For users that receive an error because their :code:`Recording` is unsigned, their is one additional step that must be done:

.. code:: python

    import spikeinterface.extractors as se
    import spikeinterface.preprocessing as spre

    # Intan is an example of unsigned data
    recording = se.read_intan('path/to/my/file.rhd', stream_id='0')
    # to get a signed version of our Recording we use the following function
    recording_signed = spre.unsigned_to_signed(recording)
    # we can now apply any preprocessing functions like normal, e.g.
    recording_filtered = spre.bandpass_filter(recording_signed)


Now with the signed dtype of the :code:`Recording` one can use a SpikeInterface pipeline as usual.

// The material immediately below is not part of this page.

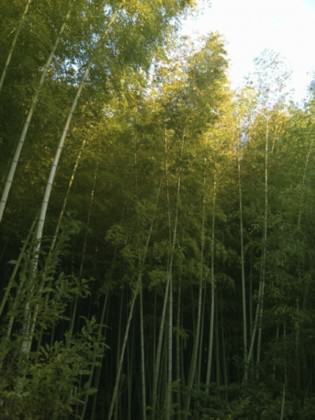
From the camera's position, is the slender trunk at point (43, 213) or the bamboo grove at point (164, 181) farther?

If you are curious if your :code:`Recording` is unsigned you can simply check the repr or use :code:`get_dtype()`

.. code:: python

    # the repr automatically displays the dtype
    print(recording)
    # use method on the Recording object
    print(recording.get_dtype())

In either case, if the dtype displayed has a :code:`u` at the beginning (e.g. :code:`uint16`) then your recording is
unsigned. If it doesn't have the :code:`u` (e.g. :code:`int16`) then it is signed and would not need this preprocessing step.


Bit depth
---------

One final important piece of information for some users is the concept of bit depth, which is the number of bits used to
sample the data. The :code:`bit_depth` argument that can be fed into the :code:`unsigned_to_signed` function.
This should be used in cases where the ADC bit depth does not match the bit depth of the data type (e.g., if the data is
stored as :code:`uint16` but the ADC is 12 bits).
Let's make a concrete example: the Biocam acquisition system from 3Brain uses a 12-bit ADC and stores the data as
:code:`uint16`. This means that the data is stored in a 16-bit unsigned integer format, but the actual data
only covers a 12-bit range. Therefore, that the "zero" of the data is not at 0, nor at half of the :code:`uint16` range (i.e. 2^15),
but rather at 2048 (i.e., 2^12).
In this case, setting the :code:`bit_depth` argument to 12 will allow the :code:`unsigned_to_signed` function to
correctly convert the unsigned data to signed data and offset the data to be centered around 0, by subtracting 2048
while converting the data from unsigned to signed.

.. code:: python

    recording_unsigned = se.read_biocam('path/to/my/file.brw')
    # we can now convert to signed with the correct bit depth
    recording_signed = spre.unsigned_to_signed(recording_unsigned, bit_depth=12)


Additional Notes
----------------

1) Some sorters make use of SpikeInterface preprocessing either
   within their wrappers or within their own code base. So remember to use the "signed" version of
   your recording for the rest of your pipeline.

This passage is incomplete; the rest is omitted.